* [Selection]:
===============
Hallanvaara (Finnish for Risk of Frost) is the third studio album of Ismo Alanko Säätiö. Ismo Alanko composed the music and asked different people to provide the arrangements for the album. In addition to Säätiö personnel, the album features two string ensembles: Arttu Takalon Jouset (Arttu Takalo's Strings) and Ville Kankaan Jousikvartetti (Ville Kangas' String Quartet).

Kimmo Pohjonen, who had already left the band before the recording of Hallanvaara, plays accordion on "Peilikuva".

Track listing 
All compositions by Ismo Alanko except "Töiden jälkeen" by Alanko and Arttu Takalo. All lyrics by Alanko.
===============
* [Entries shown]:

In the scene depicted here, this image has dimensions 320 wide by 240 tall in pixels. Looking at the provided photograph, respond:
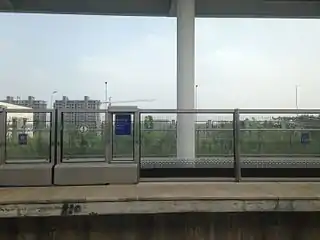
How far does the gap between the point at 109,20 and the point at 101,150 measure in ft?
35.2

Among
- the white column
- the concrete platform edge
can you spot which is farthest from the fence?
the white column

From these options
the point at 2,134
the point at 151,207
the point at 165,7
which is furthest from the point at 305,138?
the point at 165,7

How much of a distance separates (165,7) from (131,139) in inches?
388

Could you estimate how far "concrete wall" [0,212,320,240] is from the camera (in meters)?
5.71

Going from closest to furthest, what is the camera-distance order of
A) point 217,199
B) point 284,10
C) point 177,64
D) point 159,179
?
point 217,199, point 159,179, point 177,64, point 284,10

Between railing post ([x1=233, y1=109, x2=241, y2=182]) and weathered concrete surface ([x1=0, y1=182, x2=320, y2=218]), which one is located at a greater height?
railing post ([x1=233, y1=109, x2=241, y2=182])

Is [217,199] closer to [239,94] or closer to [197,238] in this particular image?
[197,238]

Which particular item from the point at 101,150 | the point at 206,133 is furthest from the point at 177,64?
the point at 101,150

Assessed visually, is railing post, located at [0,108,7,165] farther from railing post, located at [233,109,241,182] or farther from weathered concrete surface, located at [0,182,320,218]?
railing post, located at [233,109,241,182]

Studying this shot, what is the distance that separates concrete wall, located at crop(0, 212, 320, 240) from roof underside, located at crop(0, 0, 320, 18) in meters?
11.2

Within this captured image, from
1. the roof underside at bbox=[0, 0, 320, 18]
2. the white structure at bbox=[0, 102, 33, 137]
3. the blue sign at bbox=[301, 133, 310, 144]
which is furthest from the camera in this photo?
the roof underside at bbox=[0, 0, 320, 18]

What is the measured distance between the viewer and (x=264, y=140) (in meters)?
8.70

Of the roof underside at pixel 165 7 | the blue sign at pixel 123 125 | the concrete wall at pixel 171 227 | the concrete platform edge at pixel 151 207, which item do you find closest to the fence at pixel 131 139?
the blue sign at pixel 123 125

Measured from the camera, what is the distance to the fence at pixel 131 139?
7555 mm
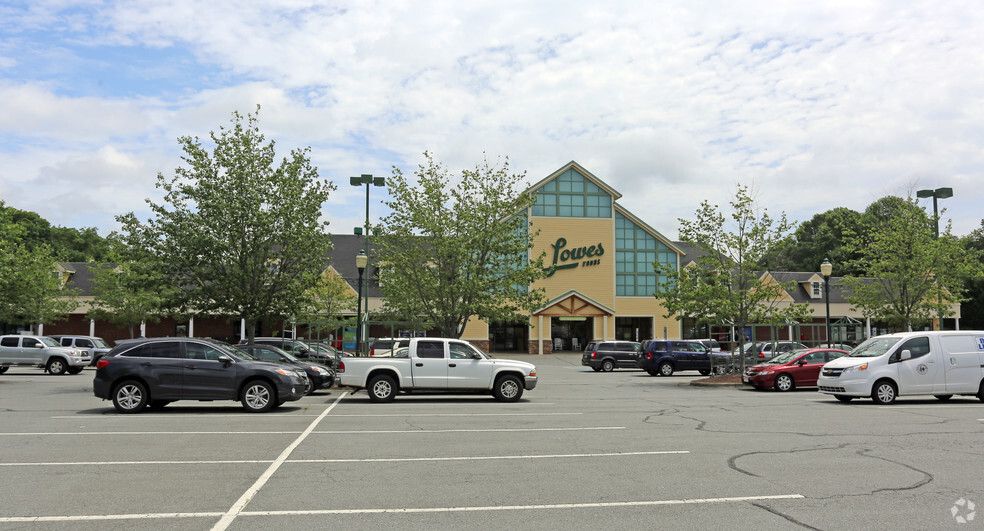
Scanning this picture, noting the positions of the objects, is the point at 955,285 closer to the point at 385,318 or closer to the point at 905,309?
===============
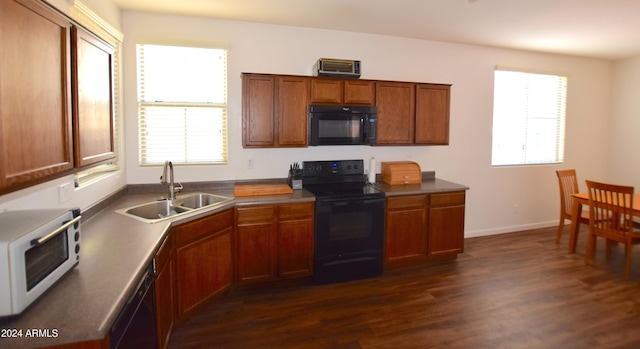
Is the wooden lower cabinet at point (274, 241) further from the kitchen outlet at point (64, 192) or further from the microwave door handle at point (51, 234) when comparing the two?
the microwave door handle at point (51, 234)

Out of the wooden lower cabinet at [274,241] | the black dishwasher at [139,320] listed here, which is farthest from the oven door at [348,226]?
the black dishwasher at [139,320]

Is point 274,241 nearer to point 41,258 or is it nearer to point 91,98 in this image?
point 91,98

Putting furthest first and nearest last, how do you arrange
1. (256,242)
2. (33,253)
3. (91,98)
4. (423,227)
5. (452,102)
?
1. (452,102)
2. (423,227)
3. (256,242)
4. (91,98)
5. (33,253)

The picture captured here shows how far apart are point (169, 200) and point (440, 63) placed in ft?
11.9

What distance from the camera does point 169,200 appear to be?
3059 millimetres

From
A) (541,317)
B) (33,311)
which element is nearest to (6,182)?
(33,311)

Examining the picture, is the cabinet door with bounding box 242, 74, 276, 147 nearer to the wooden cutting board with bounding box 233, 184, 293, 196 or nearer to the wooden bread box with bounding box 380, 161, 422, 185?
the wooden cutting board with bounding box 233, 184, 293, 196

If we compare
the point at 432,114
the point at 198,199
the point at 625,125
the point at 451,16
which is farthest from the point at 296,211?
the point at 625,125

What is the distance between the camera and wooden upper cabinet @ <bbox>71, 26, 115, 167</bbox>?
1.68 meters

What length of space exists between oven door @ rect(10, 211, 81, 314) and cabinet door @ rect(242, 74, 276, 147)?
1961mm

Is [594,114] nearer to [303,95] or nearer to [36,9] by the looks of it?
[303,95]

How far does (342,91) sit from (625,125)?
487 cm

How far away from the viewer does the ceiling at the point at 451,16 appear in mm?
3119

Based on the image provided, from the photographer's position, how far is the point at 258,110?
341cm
===============
* [Work to complete]:
According to the text about the Hallanvaara album, who plays accordion on "Peilikuva"?

* [The response]:
Kimmo Pohjonen